-- Provided passage --
----------------

Boost logo

Boost :

Subject: Re: [boost] Review Request: Variadic Macro Data library
From: Edward Diener (eldiener_at_[hidden])
Date: 2011-02-21 18:29:46


On 2/21/2011 2:37 PM, Paul Mensonides wrote:
> On Mon, 21 Feb 2011 12:57:05 -0500, Edward Diener wrote:
>
>> On 2/21/2011 3:57 AM, Paul Mensonides wrote:
>
>>> Another way to provide comfort is via education. Hardcore pp-
>>> metaprogramming knowledge is not required for this.
>>
>> Providing function-like syntax for invoking a macro with a variable
>> number of parameters, as an alternative to pp-lib data syntax, is
>> important to end-users and library developers if just for the sake of
>> familiarity and regularity. A programmer using a "call" syntax which may
>> be a macro or a function is not going to stop and say: this is a
>> function so I can call it as 'somefunction(a,b,c)', this is a macro and
>> therefore I must call it as 'somemacro((a,b,c))'. Instead he will ask
>> that the same syntax be applied to both. You seem to feel this is wrong
>> and that someone invoking a macro should realize that it is a macro (
>> and normally does because it is capital letters ) and therefore be
>> prepared to use a different syntax, but I think that regularity in this
>> respect is to be valued.

----------------

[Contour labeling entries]
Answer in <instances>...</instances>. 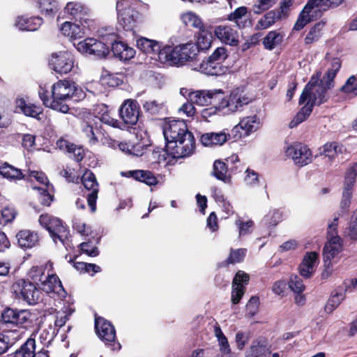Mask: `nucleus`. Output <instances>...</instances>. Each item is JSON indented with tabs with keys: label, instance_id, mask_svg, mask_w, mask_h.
I'll return each mask as SVG.
<instances>
[{
	"label": "nucleus",
	"instance_id": "f257e3e1",
	"mask_svg": "<svg viewBox=\"0 0 357 357\" xmlns=\"http://www.w3.org/2000/svg\"><path fill=\"white\" fill-rule=\"evenodd\" d=\"M340 67V60L334 58L331 61L330 68L321 79L320 73L312 76L300 96L299 104L304 103L307 99V103L312 107L327 102L330 97L328 91L335 86L334 78Z\"/></svg>",
	"mask_w": 357,
	"mask_h": 357
},
{
	"label": "nucleus",
	"instance_id": "f03ea898",
	"mask_svg": "<svg viewBox=\"0 0 357 357\" xmlns=\"http://www.w3.org/2000/svg\"><path fill=\"white\" fill-rule=\"evenodd\" d=\"M81 89H78L74 82L59 80L52 86V99L49 98L48 92L40 88L38 94L44 105L63 114L69 111L68 102Z\"/></svg>",
	"mask_w": 357,
	"mask_h": 357
},
{
	"label": "nucleus",
	"instance_id": "7ed1b4c3",
	"mask_svg": "<svg viewBox=\"0 0 357 357\" xmlns=\"http://www.w3.org/2000/svg\"><path fill=\"white\" fill-rule=\"evenodd\" d=\"M222 98L217 106V111L223 114H230L241 111L244 105H247L252 101V98L244 92L242 88L239 87L233 89L227 98L222 90Z\"/></svg>",
	"mask_w": 357,
	"mask_h": 357
},
{
	"label": "nucleus",
	"instance_id": "20e7f679",
	"mask_svg": "<svg viewBox=\"0 0 357 357\" xmlns=\"http://www.w3.org/2000/svg\"><path fill=\"white\" fill-rule=\"evenodd\" d=\"M39 222L41 226L48 231L54 243H56L59 241L63 245H66L69 231L61 220L46 213L40 216Z\"/></svg>",
	"mask_w": 357,
	"mask_h": 357
},
{
	"label": "nucleus",
	"instance_id": "39448f33",
	"mask_svg": "<svg viewBox=\"0 0 357 357\" xmlns=\"http://www.w3.org/2000/svg\"><path fill=\"white\" fill-rule=\"evenodd\" d=\"M11 290L16 298L22 299L29 305H35L40 299V291L33 282L28 280H16L13 284Z\"/></svg>",
	"mask_w": 357,
	"mask_h": 357
},
{
	"label": "nucleus",
	"instance_id": "423d86ee",
	"mask_svg": "<svg viewBox=\"0 0 357 357\" xmlns=\"http://www.w3.org/2000/svg\"><path fill=\"white\" fill-rule=\"evenodd\" d=\"M195 149V140L193 134L188 131L177 144L170 143L165 146V152L173 158H181L190 155Z\"/></svg>",
	"mask_w": 357,
	"mask_h": 357
},
{
	"label": "nucleus",
	"instance_id": "0eeeda50",
	"mask_svg": "<svg viewBox=\"0 0 357 357\" xmlns=\"http://www.w3.org/2000/svg\"><path fill=\"white\" fill-rule=\"evenodd\" d=\"M95 329L98 337L107 345H111L112 350H119L121 344L116 342V331L114 326L102 317L95 319Z\"/></svg>",
	"mask_w": 357,
	"mask_h": 357
},
{
	"label": "nucleus",
	"instance_id": "6e6552de",
	"mask_svg": "<svg viewBox=\"0 0 357 357\" xmlns=\"http://www.w3.org/2000/svg\"><path fill=\"white\" fill-rule=\"evenodd\" d=\"M222 89L198 90L194 91L190 95V101L199 106L212 105L217 111V106L222 100Z\"/></svg>",
	"mask_w": 357,
	"mask_h": 357
},
{
	"label": "nucleus",
	"instance_id": "1a4fd4ad",
	"mask_svg": "<svg viewBox=\"0 0 357 357\" xmlns=\"http://www.w3.org/2000/svg\"><path fill=\"white\" fill-rule=\"evenodd\" d=\"M342 248L341 238L333 237L328 241L323 250V257L325 270L322 273V278H327L332 272L331 261L341 252Z\"/></svg>",
	"mask_w": 357,
	"mask_h": 357
},
{
	"label": "nucleus",
	"instance_id": "9d476101",
	"mask_svg": "<svg viewBox=\"0 0 357 357\" xmlns=\"http://www.w3.org/2000/svg\"><path fill=\"white\" fill-rule=\"evenodd\" d=\"M128 0H122L116 3V11L118 13L119 22L126 31L132 30L135 24L139 17V13L137 10L126 7Z\"/></svg>",
	"mask_w": 357,
	"mask_h": 357
},
{
	"label": "nucleus",
	"instance_id": "9b49d317",
	"mask_svg": "<svg viewBox=\"0 0 357 357\" xmlns=\"http://www.w3.org/2000/svg\"><path fill=\"white\" fill-rule=\"evenodd\" d=\"M77 49L82 53L93 55L98 58L105 57L109 53V47L93 38L78 43Z\"/></svg>",
	"mask_w": 357,
	"mask_h": 357
},
{
	"label": "nucleus",
	"instance_id": "f8f14e48",
	"mask_svg": "<svg viewBox=\"0 0 357 357\" xmlns=\"http://www.w3.org/2000/svg\"><path fill=\"white\" fill-rule=\"evenodd\" d=\"M187 126L183 121H171L164 125L163 135L166 146L170 143L177 144L182 139L184 134L188 132Z\"/></svg>",
	"mask_w": 357,
	"mask_h": 357
},
{
	"label": "nucleus",
	"instance_id": "ddd939ff",
	"mask_svg": "<svg viewBox=\"0 0 357 357\" xmlns=\"http://www.w3.org/2000/svg\"><path fill=\"white\" fill-rule=\"evenodd\" d=\"M82 183L86 190L90 191L87 195V203L91 212L96 210V200L99 191V185L96 180L95 174L88 170L86 171L81 178Z\"/></svg>",
	"mask_w": 357,
	"mask_h": 357
},
{
	"label": "nucleus",
	"instance_id": "4468645a",
	"mask_svg": "<svg viewBox=\"0 0 357 357\" xmlns=\"http://www.w3.org/2000/svg\"><path fill=\"white\" fill-rule=\"evenodd\" d=\"M286 154L294 160V163L303 167L312 162V153L310 149L301 143L290 145L286 150Z\"/></svg>",
	"mask_w": 357,
	"mask_h": 357
},
{
	"label": "nucleus",
	"instance_id": "2eb2a0df",
	"mask_svg": "<svg viewBox=\"0 0 357 357\" xmlns=\"http://www.w3.org/2000/svg\"><path fill=\"white\" fill-rule=\"evenodd\" d=\"M50 66L57 73L67 74L74 67L73 56L68 52L54 54L50 60Z\"/></svg>",
	"mask_w": 357,
	"mask_h": 357
},
{
	"label": "nucleus",
	"instance_id": "dca6fc26",
	"mask_svg": "<svg viewBox=\"0 0 357 357\" xmlns=\"http://www.w3.org/2000/svg\"><path fill=\"white\" fill-rule=\"evenodd\" d=\"M119 115L125 124L135 125L139 116V105L136 100H126L119 109Z\"/></svg>",
	"mask_w": 357,
	"mask_h": 357
},
{
	"label": "nucleus",
	"instance_id": "f3484780",
	"mask_svg": "<svg viewBox=\"0 0 357 357\" xmlns=\"http://www.w3.org/2000/svg\"><path fill=\"white\" fill-rule=\"evenodd\" d=\"M226 160L227 163L220 160H215L211 175L224 183L230 184L231 183V178L229 174H228V164L239 162V159L238 155H232Z\"/></svg>",
	"mask_w": 357,
	"mask_h": 357
},
{
	"label": "nucleus",
	"instance_id": "a211bd4d",
	"mask_svg": "<svg viewBox=\"0 0 357 357\" xmlns=\"http://www.w3.org/2000/svg\"><path fill=\"white\" fill-rule=\"evenodd\" d=\"M321 15V12H319L311 0H309L300 13L294 26V30L300 31L303 29L306 24Z\"/></svg>",
	"mask_w": 357,
	"mask_h": 357
},
{
	"label": "nucleus",
	"instance_id": "6ab92c4d",
	"mask_svg": "<svg viewBox=\"0 0 357 357\" xmlns=\"http://www.w3.org/2000/svg\"><path fill=\"white\" fill-rule=\"evenodd\" d=\"M321 15V12H319L311 0H309L300 13L294 26V30L300 31L303 29L306 24Z\"/></svg>",
	"mask_w": 357,
	"mask_h": 357
},
{
	"label": "nucleus",
	"instance_id": "aec40b11",
	"mask_svg": "<svg viewBox=\"0 0 357 357\" xmlns=\"http://www.w3.org/2000/svg\"><path fill=\"white\" fill-rule=\"evenodd\" d=\"M250 276L243 271H238L233 280L231 302L238 304L245 291V285L248 284Z\"/></svg>",
	"mask_w": 357,
	"mask_h": 357
},
{
	"label": "nucleus",
	"instance_id": "412c9836",
	"mask_svg": "<svg viewBox=\"0 0 357 357\" xmlns=\"http://www.w3.org/2000/svg\"><path fill=\"white\" fill-rule=\"evenodd\" d=\"M260 121L256 116H250L243 118L239 123L232 130L235 137H241L247 136L250 133L256 131L259 128Z\"/></svg>",
	"mask_w": 357,
	"mask_h": 357
},
{
	"label": "nucleus",
	"instance_id": "4be33fe9",
	"mask_svg": "<svg viewBox=\"0 0 357 357\" xmlns=\"http://www.w3.org/2000/svg\"><path fill=\"white\" fill-rule=\"evenodd\" d=\"M214 33L222 42L231 46H236L238 43V31L229 25L215 26Z\"/></svg>",
	"mask_w": 357,
	"mask_h": 357
},
{
	"label": "nucleus",
	"instance_id": "5701e85b",
	"mask_svg": "<svg viewBox=\"0 0 357 357\" xmlns=\"http://www.w3.org/2000/svg\"><path fill=\"white\" fill-rule=\"evenodd\" d=\"M180 56L178 45L176 47L169 45L161 46L158 55V59L161 63L176 66H181Z\"/></svg>",
	"mask_w": 357,
	"mask_h": 357
},
{
	"label": "nucleus",
	"instance_id": "b1692460",
	"mask_svg": "<svg viewBox=\"0 0 357 357\" xmlns=\"http://www.w3.org/2000/svg\"><path fill=\"white\" fill-rule=\"evenodd\" d=\"M30 317V314L26 310H16L9 307L6 308L1 314V321L4 324L22 325Z\"/></svg>",
	"mask_w": 357,
	"mask_h": 357
},
{
	"label": "nucleus",
	"instance_id": "393cba45",
	"mask_svg": "<svg viewBox=\"0 0 357 357\" xmlns=\"http://www.w3.org/2000/svg\"><path fill=\"white\" fill-rule=\"evenodd\" d=\"M193 69L211 76H220L224 75L227 70V68L222 64H220L208 57L206 61H202Z\"/></svg>",
	"mask_w": 357,
	"mask_h": 357
},
{
	"label": "nucleus",
	"instance_id": "a878e982",
	"mask_svg": "<svg viewBox=\"0 0 357 357\" xmlns=\"http://www.w3.org/2000/svg\"><path fill=\"white\" fill-rule=\"evenodd\" d=\"M16 112H20L27 116L41 121L44 116L43 109L33 104H27L24 99L17 98L15 100Z\"/></svg>",
	"mask_w": 357,
	"mask_h": 357
},
{
	"label": "nucleus",
	"instance_id": "bb28decb",
	"mask_svg": "<svg viewBox=\"0 0 357 357\" xmlns=\"http://www.w3.org/2000/svg\"><path fill=\"white\" fill-rule=\"evenodd\" d=\"M88 10L86 7L78 2H68L64 8V13L70 19L78 20L81 23L82 21L86 22L84 17L87 15Z\"/></svg>",
	"mask_w": 357,
	"mask_h": 357
},
{
	"label": "nucleus",
	"instance_id": "cd10ccee",
	"mask_svg": "<svg viewBox=\"0 0 357 357\" xmlns=\"http://www.w3.org/2000/svg\"><path fill=\"white\" fill-rule=\"evenodd\" d=\"M229 137L225 131L218 132H207L201 137V142L204 146H221Z\"/></svg>",
	"mask_w": 357,
	"mask_h": 357
},
{
	"label": "nucleus",
	"instance_id": "c85d7f7f",
	"mask_svg": "<svg viewBox=\"0 0 357 357\" xmlns=\"http://www.w3.org/2000/svg\"><path fill=\"white\" fill-rule=\"evenodd\" d=\"M41 289L47 293H65L64 289L59 277L55 274H48L45 279L41 282Z\"/></svg>",
	"mask_w": 357,
	"mask_h": 357
},
{
	"label": "nucleus",
	"instance_id": "c756f323",
	"mask_svg": "<svg viewBox=\"0 0 357 357\" xmlns=\"http://www.w3.org/2000/svg\"><path fill=\"white\" fill-rule=\"evenodd\" d=\"M181 65L183 66L188 61L197 60L198 50L196 44L187 43L178 45Z\"/></svg>",
	"mask_w": 357,
	"mask_h": 357
},
{
	"label": "nucleus",
	"instance_id": "7c9ffc66",
	"mask_svg": "<svg viewBox=\"0 0 357 357\" xmlns=\"http://www.w3.org/2000/svg\"><path fill=\"white\" fill-rule=\"evenodd\" d=\"M111 48L114 55L121 61H128L135 54V50L123 42L115 41Z\"/></svg>",
	"mask_w": 357,
	"mask_h": 357
},
{
	"label": "nucleus",
	"instance_id": "2f4dec72",
	"mask_svg": "<svg viewBox=\"0 0 357 357\" xmlns=\"http://www.w3.org/2000/svg\"><path fill=\"white\" fill-rule=\"evenodd\" d=\"M227 20L235 22L239 29L245 28L250 26L251 22L248 18V8L241 6L235 9L227 16Z\"/></svg>",
	"mask_w": 357,
	"mask_h": 357
},
{
	"label": "nucleus",
	"instance_id": "473e14b6",
	"mask_svg": "<svg viewBox=\"0 0 357 357\" xmlns=\"http://www.w3.org/2000/svg\"><path fill=\"white\" fill-rule=\"evenodd\" d=\"M16 238L18 245L24 249L31 248L37 245L38 242V236L37 233L30 230H22L19 231Z\"/></svg>",
	"mask_w": 357,
	"mask_h": 357
},
{
	"label": "nucleus",
	"instance_id": "72a5a7b5",
	"mask_svg": "<svg viewBox=\"0 0 357 357\" xmlns=\"http://www.w3.org/2000/svg\"><path fill=\"white\" fill-rule=\"evenodd\" d=\"M270 353L266 341L257 339L252 341L250 347L246 351V357H268Z\"/></svg>",
	"mask_w": 357,
	"mask_h": 357
},
{
	"label": "nucleus",
	"instance_id": "f704fd0d",
	"mask_svg": "<svg viewBox=\"0 0 357 357\" xmlns=\"http://www.w3.org/2000/svg\"><path fill=\"white\" fill-rule=\"evenodd\" d=\"M125 175L133 178L136 181L143 182L148 185H154L158 183L157 178L150 171L132 170L126 172Z\"/></svg>",
	"mask_w": 357,
	"mask_h": 357
},
{
	"label": "nucleus",
	"instance_id": "c9c22d12",
	"mask_svg": "<svg viewBox=\"0 0 357 357\" xmlns=\"http://www.w3.org/2000/svg\"><path fill=\"white\" fill-rule=\"evenodd\" d=\"M43 23V20L39 17H18L16 26L22 31H34L37 30Z\"/></svg>",
	"mask_w": 357,
	"mask_h": 357
},
{
	"label": "nucleus",
	"instance_id": "e433bc0d",
	"mask_svg": "<svg viewBox=\"0 0 357 357\" xmlns=\"http://www.w3.org/2000/svg\"><path fill=\"white\" fill-rule=\"evenodd\" d=\"M162 44L154 40L141 37L137 40V46L142 52L146 54H157L158 55Z\"/></svg>",
	"mask_w": 357,
	"mask_h": 357
},
{
	"label": "nucleus",
	"instance_id": "4c0bfd02",
	"mask_svg": "<svg viewBox=\"0 0 357 357\" xmlns=\"http://www.w3.org/2000/svg\"><path fill=\"white\" fill-rule=\"evenodd\" d=\"M213 33L211 31L201 29L197 37L196 45L197 47L198 53L199 51H205L208 50L213 41Z\"/></svg>",
	"mask_w": 357,
	"mask_h": 357
},
{
	"label": "nucleus",
	"instance_id": "58836bf2",
	"mask_svg": "<svg viewBox=\"0 0 357 357\" xmlns=\"http://www.w3.org/2000/svg\"><path fill=\"white\" fill-rule=\"evenodd\" d=\"M284 34L278 31H269L263 40L265 49L272 50L280 45L283 40Z\"/></svg>",
	"mask_w": 357,
	"mask_h": 357
},
{
	"label": "nucleus",
	"instance_id": "ea45409f",
	"mask_svg": "<svg viewBox=\"0 0 357 357\" xmlns=\"http://www.w3.org/2000/svg\"><path fill=\"white\" fill-rule=\"evenodd\" d=\"M0 174L10 181L20 180L24 178L21 169L16 168L6 162L0 166Z\"/></svg>",
	"mask_w": 357,
	"mask_h": 357
},
{
	"label": "nucleus",
	"instance_id": "a19ab883",
	"mask_svg": "<svg viewBox=\"0 0 357 357\" xmlns=\"http://www.w3.org/2000/svg\"><path fill=\"white\" fill-rule=\"evenodd\" d=\"M35 347V340L31 338L28 339L19 349L16 350L14 353L8 355L7 357H33Z\"/></svg>",
	"mask_w": 357,
	"mask_h": 357
},
{
	"label": "nucleus",
	"instance_id": "79ce46f5",
	"mask_svg": "<svg viewBox=\"0 0 357 357\" xmlns=\"http://www.w3.org/2000/svg\"><path fill=\"white\" fill-rule=\"evenodd\" d=\"M214 334L218 339L220 351L225 355H230L231 348L228 340L218 324L214 326Z\"/></svg>",
	"mask_w": 357,
	"mask_h": 357
},
{
	"label": "nucleus",
	"instance_id": "37998d69",
	"mask_svg": "<svg viewBox=\"0 0 357 357\" xmlns=\"http://www.w3.org/2000/svg\"><path fill=\"white\" fill-rule=\"evenodd\" d=\"M282 19L280 15L275 10L266 13L257 22L258 29H266L272 26L277 20Z\"/></svg>",
	"mask_w": 357,
	"mask_h": 357
},
{
	"label": "nucleus",
	"instance_id": "c03bdc74",
	"mask_svg": "<svg viewBox=\"0 0 357 357\" xmlns=\"http://www.w3.org/2000/svg\"><path fill=\"white\" fill-rule=\"evenodd\" d=\"M325 25V22H319L315 24L309 31L305 38V44L310 45L317 42L321 36L322 29Z\"/></svg>",
	"mask_w": 357,
	"mask_h": 357
},
{
	"label": "nucleus",
	"instance_id": "a18cd8bd",
	"mask_svg": "<svg viewBox=\"0 0 357 357\" xmlns=\"http://www.w3.org/2000/svg\"><path fill=\"white\" fill-rule=\"evenodd\" d=\"M312 111V106L307 102L290 121L289 124V128H295L298 124L303 122L310 115Z\"/></svg>",
	"mask_w": 357,
	"mask_h": 357
},
{
	"label": "nucleus",
	"instance_id": "49530a36",
	"mask_svg": "<svg viewBox=\"0 0 357 357\" xmlns=\"http://www.w3.org/2000/svg\"><path fill=\"white\" fill-rule=\"evenodd\" d=\"M99 108H100V110L101 112H102V114H100V112H98V114L100 115V116H98V118L102 123H103L106 125L110 126L113 128L122 129L121 123L119 122L117 119H113L112 117L110 116V115L107 111V107L105 105H100L99 107Z\"/></svg>",
	"mask_w": 357,
	"mask_h": 357
},
{
	"label": "nucleus",
	"instance_id": "de8ad7c7",
	"mask_svg": "<svg viewBox=\"0 0 357 357\" xmlns=\"http://www.w3.org/2000/svg\"><path fill=\"white\" fill-rule=\"evenodd\" d=\"M38 7L42 13L53 16L59 10V5L55 0H39Z\"/></svg>",
	"mask_w": 357,
	"mask_h": 357
},
{
	"label": "nucleus",
	"instance_id": "09e8293b",
	"mask_svg": "<svg viewBox=\"0 0 357 357\" xmlns=\"http://www.w3.org/2000/svg\"><path fill=\"white\" fill-rule=\"evenodd\" d=\"M181 20L186 26H192L199 29V30L202 29L204 26V24L199 16L192 12H188L183 14Z\"/></svg>",
	"mask_w": 357,
	"mask_h": 357
},
{
	"label": "nucleus",
	"instance_id": "8fccbe9b",
	"mask_svg": "<svg viewBox=\"0 0 357 357\" xmlns=\"http://www.w3.org/2000/svg\"><path fill=\"white\" fill-rule=\"evenodd\" d=\"M345 0H311L316 8L321 12V10H328L333 9L344 2Z\"/></svg>",
	"mask_w": 357,
	"mask_h": 357
},
{
	"label": "nucleus",
	"instance_id": "3c124183",
	"mask_svg": "<svg viewBox=\"0 0 357 357\" xmlns=\"http://www.w3.org/2000/svg\"><path fill=\"white\" fill-rule=\"evenodd\" d=\"M344 294L342 291H336L335 294H333L325 306V310L328 313L332 312L339 306L344 299Z\"/></svg>",
	"mask_w": 357,
	"mask_h": 357
},
{
	"label": "nucleus",
	"instance_id": "603ef678",
	"mask_svg": "<svg viewBox=\"0 0 357 357\" xmlns=\"http://www.w3.org/2000/svg\"><path fill=\"white\" fill-rule=\"evenodd\" d=\"M0 212V221L3 225L11 222L15 218L17 215L15 208L9 205L1 206Z\"/></svg>",
	"mask_w": 357,
	"mask_h": 357
},
{
	"label": "nucleus",
	"instance_id": "864d4df0",
	"mask_svg": "<svg viewBox=\"0 0 357 357\" xmlns=\"http://www.w3.org/2000/svg\"><path fill=\"white\" fill-rule=\"evenodd\" d=\"M56 332L54 328L49 326L48 328H44L39 335V340L44 345L48 347L49 344L53 341Z\"/></svg>",
	"mask_w": 357,
	"mask_h": 357
},
{
	"label": "nucleus",
	"instance_id": "5fc2aeb1",
	"mask_svg": "<svg viewBox=\"0 0 357 357\" xmlns=\"http://www.w3.org/2000/svg\"><path fill=\"white\" fill-rule=\"evenodd\" d=\"M342 152V146H340L337 142L326 143L321 149V153L329 160H333L337 153Z\"/></svg>",
	"mask_w": 357,
	"mask_h": 357
},
{
	"label": "nucleus",
	"instance_id": "6e6d98bb",
	"mask_svg": "<svg viewBox=\"0 0 357 357\" xmlns=\"http://www.w3.org/2000/svg\"><path fill=\"white\" fill-rule=\"evenodd\" d=\"M145 112L151 114H158L163 107V102L156 100H149L142 104Z\"/></svg>",
	"mask_w": 357,
	"mask_h": 357
},
{
	"label": "nucleus",
	"instance_id": "4d7b16f0",
	"mask_svg": "<svg viewBox=\"0 0 357 357\" xmlns=\"http://www.w3.org/2000/svg\"><path fill=\"white\" fill-rule=\"evenodd\" d=\"M82 132L88 139L90 145H95L98 142V134H99V132L97 128H94L91 125L85 124L82 127Z\"/></svg>",
	"mask_w": 357,
	"mask_h": 357
},
{
	"label": "nucleus",
	"instance_id": "13d9d810",
	"mask_svg": "<svg viewBox=\"0 0 357 357\" xmlns=\"http://www.w3.org/2000/svg\"><path fill=\"white\" fill-rule=\"evenodd\" d=\"M278 0H257L253 5V11L255 14H261L273 7Z\"/></svg>",
	"mask_w": 357,
	"mask_h": 357
},
{
	"label": "nucleus",
	"instance_id": "bf43d9fd",
	"mask_svg": "<svg viewBox=\"0 0 357 357\" xmlns=\"http://www.w3.org/2000/svg\"><path fill=\"white\" fill-rule=\"evenodd\" d=\"M357 175V162L354 164L347 172L345 175L344 190L351 191Z\"/></svg>",
	"mask_w": 357,
	"mask_h": 357
},
{
	"label": "nucleus",
	"instance_id": "052dcab7",
	"mask_svg": "<svg viewBox=\"0 0 357 357\" xmlns=\"http://www.w3.org/2000/svg\"><path fill=\"white\" fill-rule=\"evenodd\" d=\"M247 250L239 248L237 250L231 249L229 255L226 260L227 264H236L242 261L246 255Z\"/></svg>",
	"mask_w": 357,
	"mask_h": 357
},
{
	"label": "nucleus",
	"instance_id": "680f3d73",
	"mask_svg": "<svg viewBox=\"0 0 357 357\" xmlns=\"http://www.w3.org/2000/svg\"><path fill=\"white\" fill-rule=\"evenodd\" d=\"M347 235L350 239L357 241V208L351 216L347 228Z\"/></svg>",
	"mask_w": 357,
	"mask_h": 357
},
{
	"label": "nucleus",
	"instance_id": "e2e57ef3",
	"mask_svg": "<svg viewBox=\"0 0 357 357\" xmlns=\"http://www.w3.org/2000/svg\"><path fill=\"white\" fill-rule=\"evenodd\" d=\"M343 93L357 96V82L355 76H351L346 83L340 88Z\"/></svg>",
	"mask_w": 357,
	"mask_h": 357
},
{
	"label": "nucleus",
	"instance_id": "0e129e2a",
	"mask_svg": "<svg viewBox=\"0 0 357 357\" xmlns=\"http://www.w3.org/2000/svg\"><path fill=\"white\" fill-rule=\"evenodd\" d=\"M282 214L278 210L270 211L263 219L266 225L275 226L281 221Z\"/></svg>",
	"mask_w": 357,
	"mask_h": 357
},
{
	"label": "nucleus",
	"instance_id": "69168bd1",
	"mask_svg": "<svg viewBox=\"0 0 357 357\" xmlns=\"http://www.w3.org/2000/svg\"><path fill=\"white\" fill-rule=\"evenodd\" d=\"M289 288L296 294H301L305 289L302 279L298 275H292L289 282Z\"/></svg>",
	"mask_w": 357,
	"mask_h": 357
},
{
	"label": "nucleus",
	"instance_id": "338daca9",
	"mask_svg": "<svg viewBox=\"0 0 357 357\" xmlns=\"http://www.w3.org/2000/svg\"><path fill=\"white\" fill-rule=\"evenodd\" d=\"M250 340V333L238 331L235 335V342L238 350H243Z\"/></svg>",
	"mask_w": 357,
	"mask_h": 357
},
{
	"label": "nucleus",
	"instance_id": "774afa93",
	"mask_svg": "<svg viewBox=\"0 0 357 357\" xmlns=\"http://www.w3.org/2000/svg\"><path fill=\"white\" fill-rule=\"evenodd\" d=\"M33 189L37 190L39 192L38 199L40 203L43 206H49L53 200V196L46 189L40 187H34Z\"/></svg>",
	"mask_w": 357,
	"mask_h": 357
}]
</instances>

----------------

-- Work to complete --
a) Reproduce a passage from the Boost mailing-list message, beginning at the words "Subject: Re: [boost]" and stopping after the words "required for this.".
b) In the Boost mailing-list message above, condense the paragraph that begins "Providing function-like syntax" into a shorter version that keeps its main points.

-- Responses to the tasks --
a)
Subject: Re: [boost] Review Request: Variadic Macro Data library
From: Edward Diener (eldiener_at_[hidden])
Date: 2011-02-21 18:29:46


On 2/21/2011 2:37 PM, Paul Mensonides wrote:
> On Mon, 21 Feb 2011 12:57:05 -0500, Edward Diener wrote:
>
>> On 2/21/2011 3:57 AM, Paul Mensonides wrote:
>
>>> Another way to provide comfort is via education. Hardcore pp-
>>> metaprogramming knowledge is not required for this.

b) Function-like syntax for invoking a macro with a variable number of parameters, offered as an alternative to pp-lib data syntax, matters to end-users and library developers for familiarity and regularity. A programmer will not accept calling a function as 'somefunction(a,b,c)' but a macro as 'somemacro((a,b,c))'. He will ask for the same syntax for both. The other side seems to hold that someone invoking a macro should recognize it as a macro, usually from its capital letters, and expect a different syntax. The writer instead values regularity in this respect.